## Aim
Will you restate verbatim the lines running from the line with "The photograph in" to the end of the data, leaving out everything else?

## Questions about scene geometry
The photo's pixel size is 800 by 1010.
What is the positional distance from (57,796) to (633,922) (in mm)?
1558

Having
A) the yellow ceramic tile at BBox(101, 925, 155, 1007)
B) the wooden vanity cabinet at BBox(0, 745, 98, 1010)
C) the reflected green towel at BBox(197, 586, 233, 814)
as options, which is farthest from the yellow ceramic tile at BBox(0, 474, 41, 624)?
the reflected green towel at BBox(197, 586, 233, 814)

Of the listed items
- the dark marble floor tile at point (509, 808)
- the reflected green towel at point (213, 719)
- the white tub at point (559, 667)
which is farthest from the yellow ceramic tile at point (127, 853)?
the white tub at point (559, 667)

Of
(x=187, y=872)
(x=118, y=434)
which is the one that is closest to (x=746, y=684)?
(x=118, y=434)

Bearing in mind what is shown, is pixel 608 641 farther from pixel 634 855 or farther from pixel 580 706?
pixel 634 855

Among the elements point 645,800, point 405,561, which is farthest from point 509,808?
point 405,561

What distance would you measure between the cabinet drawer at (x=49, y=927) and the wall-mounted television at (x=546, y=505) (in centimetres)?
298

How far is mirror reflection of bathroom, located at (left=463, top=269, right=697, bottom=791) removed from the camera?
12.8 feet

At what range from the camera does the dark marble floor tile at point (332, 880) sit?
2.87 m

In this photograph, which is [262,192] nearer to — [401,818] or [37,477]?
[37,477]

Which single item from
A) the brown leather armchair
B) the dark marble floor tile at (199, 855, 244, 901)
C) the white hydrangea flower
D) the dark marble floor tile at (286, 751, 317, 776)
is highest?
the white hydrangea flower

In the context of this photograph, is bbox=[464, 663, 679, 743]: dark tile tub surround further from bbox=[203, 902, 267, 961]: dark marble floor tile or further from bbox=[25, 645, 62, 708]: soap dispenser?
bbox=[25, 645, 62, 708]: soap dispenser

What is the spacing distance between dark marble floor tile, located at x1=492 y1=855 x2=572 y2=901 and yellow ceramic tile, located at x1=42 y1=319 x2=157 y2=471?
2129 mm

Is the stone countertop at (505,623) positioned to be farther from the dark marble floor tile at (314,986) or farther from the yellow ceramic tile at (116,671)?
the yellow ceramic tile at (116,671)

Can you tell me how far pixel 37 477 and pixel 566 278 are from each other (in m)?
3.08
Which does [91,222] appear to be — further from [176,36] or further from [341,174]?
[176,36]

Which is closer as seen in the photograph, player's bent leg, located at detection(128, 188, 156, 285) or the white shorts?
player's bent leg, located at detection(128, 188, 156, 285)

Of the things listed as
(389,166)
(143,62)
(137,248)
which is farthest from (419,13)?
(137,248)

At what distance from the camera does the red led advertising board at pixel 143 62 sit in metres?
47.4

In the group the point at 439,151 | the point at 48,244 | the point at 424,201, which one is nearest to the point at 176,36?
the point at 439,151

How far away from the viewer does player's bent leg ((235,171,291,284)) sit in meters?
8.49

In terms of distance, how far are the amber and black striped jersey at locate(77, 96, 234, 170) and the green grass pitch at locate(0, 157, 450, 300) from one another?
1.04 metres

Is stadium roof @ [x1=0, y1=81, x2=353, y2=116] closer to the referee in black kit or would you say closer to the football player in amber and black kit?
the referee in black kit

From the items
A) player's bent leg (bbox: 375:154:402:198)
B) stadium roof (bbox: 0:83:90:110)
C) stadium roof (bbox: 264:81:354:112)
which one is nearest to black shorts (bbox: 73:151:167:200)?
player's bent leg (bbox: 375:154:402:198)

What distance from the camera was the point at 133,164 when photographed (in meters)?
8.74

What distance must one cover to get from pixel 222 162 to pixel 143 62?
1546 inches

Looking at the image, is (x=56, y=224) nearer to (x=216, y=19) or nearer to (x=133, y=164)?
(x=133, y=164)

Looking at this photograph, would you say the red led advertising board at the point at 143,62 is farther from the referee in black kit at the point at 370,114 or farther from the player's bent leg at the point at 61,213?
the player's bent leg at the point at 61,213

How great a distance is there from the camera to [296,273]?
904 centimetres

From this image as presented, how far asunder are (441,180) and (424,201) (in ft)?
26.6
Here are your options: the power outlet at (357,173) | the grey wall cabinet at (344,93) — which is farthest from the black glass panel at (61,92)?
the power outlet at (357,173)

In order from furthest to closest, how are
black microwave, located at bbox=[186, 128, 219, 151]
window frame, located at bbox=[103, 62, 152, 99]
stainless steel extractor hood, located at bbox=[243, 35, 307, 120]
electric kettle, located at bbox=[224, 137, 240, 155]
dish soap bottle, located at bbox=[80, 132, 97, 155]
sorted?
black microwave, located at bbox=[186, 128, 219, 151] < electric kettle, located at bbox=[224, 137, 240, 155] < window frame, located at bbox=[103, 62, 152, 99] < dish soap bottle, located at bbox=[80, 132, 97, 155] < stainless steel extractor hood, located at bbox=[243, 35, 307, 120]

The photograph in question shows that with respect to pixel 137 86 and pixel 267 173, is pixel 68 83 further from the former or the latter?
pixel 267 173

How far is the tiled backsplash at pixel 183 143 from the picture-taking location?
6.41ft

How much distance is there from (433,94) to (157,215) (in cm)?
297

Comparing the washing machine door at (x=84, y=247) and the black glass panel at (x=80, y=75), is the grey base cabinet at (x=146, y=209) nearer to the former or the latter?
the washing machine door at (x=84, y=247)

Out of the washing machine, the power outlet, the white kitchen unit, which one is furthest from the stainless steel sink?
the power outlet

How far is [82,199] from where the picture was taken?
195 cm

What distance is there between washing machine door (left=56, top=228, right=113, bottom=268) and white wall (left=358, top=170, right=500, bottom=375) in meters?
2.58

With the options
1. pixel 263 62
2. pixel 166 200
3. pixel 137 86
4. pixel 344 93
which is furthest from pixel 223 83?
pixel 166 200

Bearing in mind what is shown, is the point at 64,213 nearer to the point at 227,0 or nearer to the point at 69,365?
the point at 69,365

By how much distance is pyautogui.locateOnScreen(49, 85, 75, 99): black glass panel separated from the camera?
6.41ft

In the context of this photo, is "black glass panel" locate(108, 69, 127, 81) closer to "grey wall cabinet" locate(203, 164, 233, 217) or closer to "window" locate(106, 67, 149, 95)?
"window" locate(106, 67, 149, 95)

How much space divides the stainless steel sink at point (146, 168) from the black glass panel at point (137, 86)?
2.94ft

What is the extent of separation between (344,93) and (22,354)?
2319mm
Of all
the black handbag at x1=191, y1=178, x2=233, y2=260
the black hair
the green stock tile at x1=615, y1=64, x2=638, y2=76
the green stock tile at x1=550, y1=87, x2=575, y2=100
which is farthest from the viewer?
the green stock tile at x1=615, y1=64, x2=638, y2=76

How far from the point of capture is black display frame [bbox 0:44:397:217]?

## Written solution
The photograph in question shows that with respect to pixel 137 86 and pixel 267 173, is pixel 68 83 further from the former or the latter?
pixel 267 173

How far is the tiled backsplash at pixel 183 143 from the picture-taking location?
6.41ft

How much distance is there from (433,94) to (157,215) (in cm)?
297

Comparing the washing machine door at (x=84, y=247) and the black glass panel at (x=80, y=75), is the grey base cabinet at (x=146, y=209) nearer to the former or the latter?
the washing machine door at (x=84, y=247)

Out of the washing machine, the power outlet, the white kitchen unit, which one is furthest from the stainless steel sink?
the power outlet

How far is [82,199] from where the picture was taken?
195 cm

What distance is there between washing machine door (left=56, top=228, right=113, bottom=268) and white wall (left=358, top=170, right=500, bottom=375) in meters?
2.58

With the options
1. pixel 263 62
2. pixel 166 200
3. pixel 137 86
4. pixel 344 93
which is furthest from pixel 223 83?
pixel 166 200

Bearing in mind what is shown, is the point at 64,213 nearer to the point at 227,0 or nearer to the point at 69,365?
the point at 69,365

By how much distance is pyautogui.locateOnScreen(49, 85, 75, 99): black glass panel separated from the camera?
6.41ft

In the context of this photo, is "black glass panel" locate(108, 69, 127, 81) closer to "grey wall cabinet" locate(203, 164, 233, 217) or closer to "window" locate(106, 67, 149, 95)?
"window" locate(106, 67, 149, 95)

How much space divides the stainless steel sink at point (146, 168) from the black glass panel at point (137, 86)?
2.94ft

What is the extent of separation between (344,93) and (22,354)?
2319mm
Of all
the black handbag at x1=191, y1=178, x2=233, y2=260
the black hair
the green stock tile at x1=615, y1=64, x2=638, y2=76
the green stock tile at x1=550, y1=87, x2=575, y2=100
which is farthest from the viewer?
the green stock tile at x1=615, y1=64, x2=638, y2=76

How far from the point of capture is black display frame [bbox 0:44:397:217]?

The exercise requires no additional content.